__How to complete this task__: Pull out the material from its first line through the line that contains "In the 'Seropositivní účastníci (N=94)' panel, is", and reproduce those lines without any change.

Dataset: Begin

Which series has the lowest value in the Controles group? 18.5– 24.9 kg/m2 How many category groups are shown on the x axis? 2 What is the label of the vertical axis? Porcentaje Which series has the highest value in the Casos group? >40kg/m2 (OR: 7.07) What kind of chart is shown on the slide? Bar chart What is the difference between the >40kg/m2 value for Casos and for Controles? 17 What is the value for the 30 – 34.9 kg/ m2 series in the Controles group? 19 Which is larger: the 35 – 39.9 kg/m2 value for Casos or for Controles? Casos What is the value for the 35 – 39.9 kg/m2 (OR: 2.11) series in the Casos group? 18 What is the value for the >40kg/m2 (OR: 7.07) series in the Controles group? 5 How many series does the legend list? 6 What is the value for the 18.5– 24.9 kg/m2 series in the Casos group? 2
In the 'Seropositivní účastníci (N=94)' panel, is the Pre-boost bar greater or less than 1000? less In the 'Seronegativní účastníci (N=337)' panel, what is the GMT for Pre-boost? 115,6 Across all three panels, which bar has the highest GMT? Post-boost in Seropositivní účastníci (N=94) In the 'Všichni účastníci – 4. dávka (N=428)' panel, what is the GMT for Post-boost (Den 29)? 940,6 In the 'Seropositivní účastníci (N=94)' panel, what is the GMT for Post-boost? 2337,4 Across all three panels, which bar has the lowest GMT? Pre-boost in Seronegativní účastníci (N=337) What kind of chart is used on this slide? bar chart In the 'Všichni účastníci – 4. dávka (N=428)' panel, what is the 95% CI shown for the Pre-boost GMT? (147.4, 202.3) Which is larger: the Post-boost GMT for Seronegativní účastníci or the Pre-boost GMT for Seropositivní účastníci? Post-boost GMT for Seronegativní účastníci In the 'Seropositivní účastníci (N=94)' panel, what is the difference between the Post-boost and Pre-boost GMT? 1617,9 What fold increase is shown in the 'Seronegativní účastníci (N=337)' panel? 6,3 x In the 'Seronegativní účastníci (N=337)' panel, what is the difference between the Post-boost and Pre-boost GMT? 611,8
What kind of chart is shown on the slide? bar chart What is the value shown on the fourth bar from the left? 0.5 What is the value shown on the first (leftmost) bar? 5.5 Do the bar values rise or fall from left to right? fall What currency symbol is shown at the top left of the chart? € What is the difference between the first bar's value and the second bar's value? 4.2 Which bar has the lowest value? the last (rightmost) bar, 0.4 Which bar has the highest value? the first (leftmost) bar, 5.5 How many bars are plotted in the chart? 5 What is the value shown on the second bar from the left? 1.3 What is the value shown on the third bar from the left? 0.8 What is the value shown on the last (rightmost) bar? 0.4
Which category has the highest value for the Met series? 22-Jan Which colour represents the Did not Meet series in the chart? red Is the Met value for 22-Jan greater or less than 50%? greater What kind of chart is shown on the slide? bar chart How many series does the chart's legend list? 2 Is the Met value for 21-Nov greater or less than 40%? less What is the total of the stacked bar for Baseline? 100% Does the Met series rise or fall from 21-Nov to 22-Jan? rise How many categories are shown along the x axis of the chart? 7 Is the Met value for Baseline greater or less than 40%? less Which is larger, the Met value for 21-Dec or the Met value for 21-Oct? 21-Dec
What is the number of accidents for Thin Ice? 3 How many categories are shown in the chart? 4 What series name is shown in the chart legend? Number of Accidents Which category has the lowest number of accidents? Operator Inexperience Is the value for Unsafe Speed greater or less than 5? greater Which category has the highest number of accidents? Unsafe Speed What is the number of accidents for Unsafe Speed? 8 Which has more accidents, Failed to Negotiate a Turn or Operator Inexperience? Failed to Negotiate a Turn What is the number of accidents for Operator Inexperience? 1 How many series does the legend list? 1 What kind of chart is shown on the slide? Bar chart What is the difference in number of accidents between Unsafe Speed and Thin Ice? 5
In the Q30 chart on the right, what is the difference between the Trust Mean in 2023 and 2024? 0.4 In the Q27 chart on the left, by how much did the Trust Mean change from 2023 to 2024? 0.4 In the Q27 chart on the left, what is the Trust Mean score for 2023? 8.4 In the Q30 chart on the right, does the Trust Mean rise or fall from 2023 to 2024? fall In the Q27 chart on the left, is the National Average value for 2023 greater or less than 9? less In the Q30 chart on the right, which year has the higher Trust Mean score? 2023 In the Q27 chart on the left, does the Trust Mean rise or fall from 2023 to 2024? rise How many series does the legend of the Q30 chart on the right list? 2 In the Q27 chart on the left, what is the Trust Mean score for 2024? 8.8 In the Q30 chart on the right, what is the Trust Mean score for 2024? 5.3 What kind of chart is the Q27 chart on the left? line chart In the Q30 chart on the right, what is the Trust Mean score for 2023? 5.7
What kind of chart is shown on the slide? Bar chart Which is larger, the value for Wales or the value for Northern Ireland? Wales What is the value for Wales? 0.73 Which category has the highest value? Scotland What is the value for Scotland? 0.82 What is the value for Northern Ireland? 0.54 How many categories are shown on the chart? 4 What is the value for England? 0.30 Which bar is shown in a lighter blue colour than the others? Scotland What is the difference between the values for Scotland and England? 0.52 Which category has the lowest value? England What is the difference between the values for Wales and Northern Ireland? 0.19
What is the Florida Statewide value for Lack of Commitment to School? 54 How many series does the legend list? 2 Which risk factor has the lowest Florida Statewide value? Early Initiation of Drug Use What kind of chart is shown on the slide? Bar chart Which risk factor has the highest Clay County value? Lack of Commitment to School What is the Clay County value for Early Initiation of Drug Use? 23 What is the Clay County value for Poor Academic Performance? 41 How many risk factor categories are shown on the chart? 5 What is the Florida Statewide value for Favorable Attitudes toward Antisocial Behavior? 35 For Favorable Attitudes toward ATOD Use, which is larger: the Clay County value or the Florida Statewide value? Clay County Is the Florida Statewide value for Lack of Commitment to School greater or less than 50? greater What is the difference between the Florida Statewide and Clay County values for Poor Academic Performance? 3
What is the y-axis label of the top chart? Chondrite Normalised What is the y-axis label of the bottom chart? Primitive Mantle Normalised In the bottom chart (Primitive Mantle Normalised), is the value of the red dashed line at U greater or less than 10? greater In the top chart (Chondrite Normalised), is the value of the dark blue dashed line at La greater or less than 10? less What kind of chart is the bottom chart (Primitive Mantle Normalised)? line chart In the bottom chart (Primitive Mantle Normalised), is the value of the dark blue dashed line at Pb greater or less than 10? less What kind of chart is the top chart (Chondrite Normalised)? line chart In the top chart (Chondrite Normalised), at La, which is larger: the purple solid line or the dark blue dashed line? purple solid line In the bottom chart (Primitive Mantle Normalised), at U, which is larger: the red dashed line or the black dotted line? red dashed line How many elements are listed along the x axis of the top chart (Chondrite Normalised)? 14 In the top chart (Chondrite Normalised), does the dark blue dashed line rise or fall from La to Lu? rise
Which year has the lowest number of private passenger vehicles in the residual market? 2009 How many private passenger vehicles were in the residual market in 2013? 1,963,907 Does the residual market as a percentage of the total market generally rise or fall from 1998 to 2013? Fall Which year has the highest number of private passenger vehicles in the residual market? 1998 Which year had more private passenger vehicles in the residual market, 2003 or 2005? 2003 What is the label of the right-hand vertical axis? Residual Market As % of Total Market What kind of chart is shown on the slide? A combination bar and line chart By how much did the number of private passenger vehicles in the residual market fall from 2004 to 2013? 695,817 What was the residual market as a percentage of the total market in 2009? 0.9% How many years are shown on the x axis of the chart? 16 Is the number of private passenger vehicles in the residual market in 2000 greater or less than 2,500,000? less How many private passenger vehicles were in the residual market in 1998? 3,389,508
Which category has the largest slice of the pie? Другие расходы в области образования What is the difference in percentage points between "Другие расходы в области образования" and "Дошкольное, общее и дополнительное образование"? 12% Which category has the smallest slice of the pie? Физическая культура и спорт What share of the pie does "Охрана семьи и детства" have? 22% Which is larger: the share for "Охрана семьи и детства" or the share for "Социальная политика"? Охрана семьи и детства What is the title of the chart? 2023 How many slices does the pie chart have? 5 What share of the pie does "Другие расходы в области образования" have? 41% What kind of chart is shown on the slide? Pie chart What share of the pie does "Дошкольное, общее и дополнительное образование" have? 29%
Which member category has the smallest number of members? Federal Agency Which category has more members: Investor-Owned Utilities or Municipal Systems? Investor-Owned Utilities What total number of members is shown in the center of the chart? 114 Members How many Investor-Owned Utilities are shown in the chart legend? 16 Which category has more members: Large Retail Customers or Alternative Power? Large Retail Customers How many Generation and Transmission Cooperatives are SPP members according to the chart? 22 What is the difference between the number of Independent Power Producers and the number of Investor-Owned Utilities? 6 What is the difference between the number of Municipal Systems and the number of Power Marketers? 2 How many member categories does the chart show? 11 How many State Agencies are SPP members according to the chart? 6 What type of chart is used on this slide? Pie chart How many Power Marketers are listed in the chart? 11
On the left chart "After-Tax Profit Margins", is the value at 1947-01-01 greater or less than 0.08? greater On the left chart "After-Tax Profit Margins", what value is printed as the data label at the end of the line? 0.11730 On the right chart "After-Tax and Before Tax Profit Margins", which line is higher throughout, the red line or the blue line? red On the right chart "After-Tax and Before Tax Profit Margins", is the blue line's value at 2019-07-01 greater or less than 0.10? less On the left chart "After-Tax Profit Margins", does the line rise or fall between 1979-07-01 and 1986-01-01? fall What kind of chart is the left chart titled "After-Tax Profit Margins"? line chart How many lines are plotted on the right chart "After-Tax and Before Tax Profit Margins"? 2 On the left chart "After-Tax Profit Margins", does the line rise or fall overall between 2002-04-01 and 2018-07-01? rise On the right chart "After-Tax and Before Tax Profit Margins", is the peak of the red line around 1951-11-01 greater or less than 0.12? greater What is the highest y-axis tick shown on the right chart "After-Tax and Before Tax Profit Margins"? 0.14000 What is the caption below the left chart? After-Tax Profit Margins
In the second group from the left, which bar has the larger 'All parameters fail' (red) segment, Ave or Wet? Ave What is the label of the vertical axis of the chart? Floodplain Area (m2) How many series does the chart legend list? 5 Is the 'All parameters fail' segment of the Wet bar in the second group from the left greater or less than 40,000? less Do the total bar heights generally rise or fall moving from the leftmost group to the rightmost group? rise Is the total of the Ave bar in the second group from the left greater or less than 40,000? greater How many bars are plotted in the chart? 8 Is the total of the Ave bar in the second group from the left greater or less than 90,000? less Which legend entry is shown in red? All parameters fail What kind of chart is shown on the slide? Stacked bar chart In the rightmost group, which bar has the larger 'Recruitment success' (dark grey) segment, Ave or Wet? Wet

Dataset: End

__Response for this exercise__:
Which series has the lowest value in the Controles group? 18.5– 24.9 kg/m2 How many category groups are shown on the x axis? 2 What is the label of the vertical axis? Porcentaje Which series has the highest value in the Casos group? >40kg/m2 (OR: 7.07) What kind of chart is shown on the slide? Bar chart What is the difference between the >40kg/m2 value for Casos and for Controles? 17 What is the value for the 30 – 34.9 kg/ m2 series in the Controles group? 19 Which is larger: the 35 – 39.9 kg/m2 value for Casos or for Controles? Casos What is the value for the 35 – 39.9 kg/m2 (OR: 2.11) series in the Casos group? 18 What is the value for the >40kg/m2 (OR: 7.07) series in the Controles group? 5 How many series does the legend list? 6 What is the value for the 18.5– 24.9 kg/m2 series in the Casos group? 2
In the 'Seropositivní účastníci (N=94)' panel, is the Pre-boost bar greater or less than 1000? less In the 'Seronegativní účastníci (N=337)' panel, what is the GMT for Pre-boost? 115,6 Across all three panels, which bar has the highest GMT? Post-boost in Seropositivní účastníci (N=94) In the 'Všichni účastníci – 4. dávka (N=428)' panel, what is the GMT for Post-boost (Den 29)? 940,6 In the 'Seropositivní účastníci (N=94)' panel, what is the GMT for Post-boost? 2337,4 Across all three panels, which bar has the lowest GMT? Pre-boost in Seronegativní účastníci (N=337) What kind of chart is used on this slide? bar chart In the 'Všichni účastníci – 4. dávka (N=428)' panel, what is the 95% CI shown for the Pre-boost GMT? (147.4, 202.3) Which is larger: the Post-boost GMT for Seronegativní účastníci or the Pre-boost GMT for Seropositivní účastníci? Post-boost GMT for Seronegativní účastníci In the 'Seropositivní účastníci (N=94)' panel, what is the difference between the Post-boost and Pre-boost GMT? 1617,9 What fold increase is shown in the 'Seronegativní účastníci (N=337)' panel? 6,3 x In the 'Seronegativní účastníci (N=337)' panel, what is the difference between the Post-boost and Pre-boost GMT? 611,8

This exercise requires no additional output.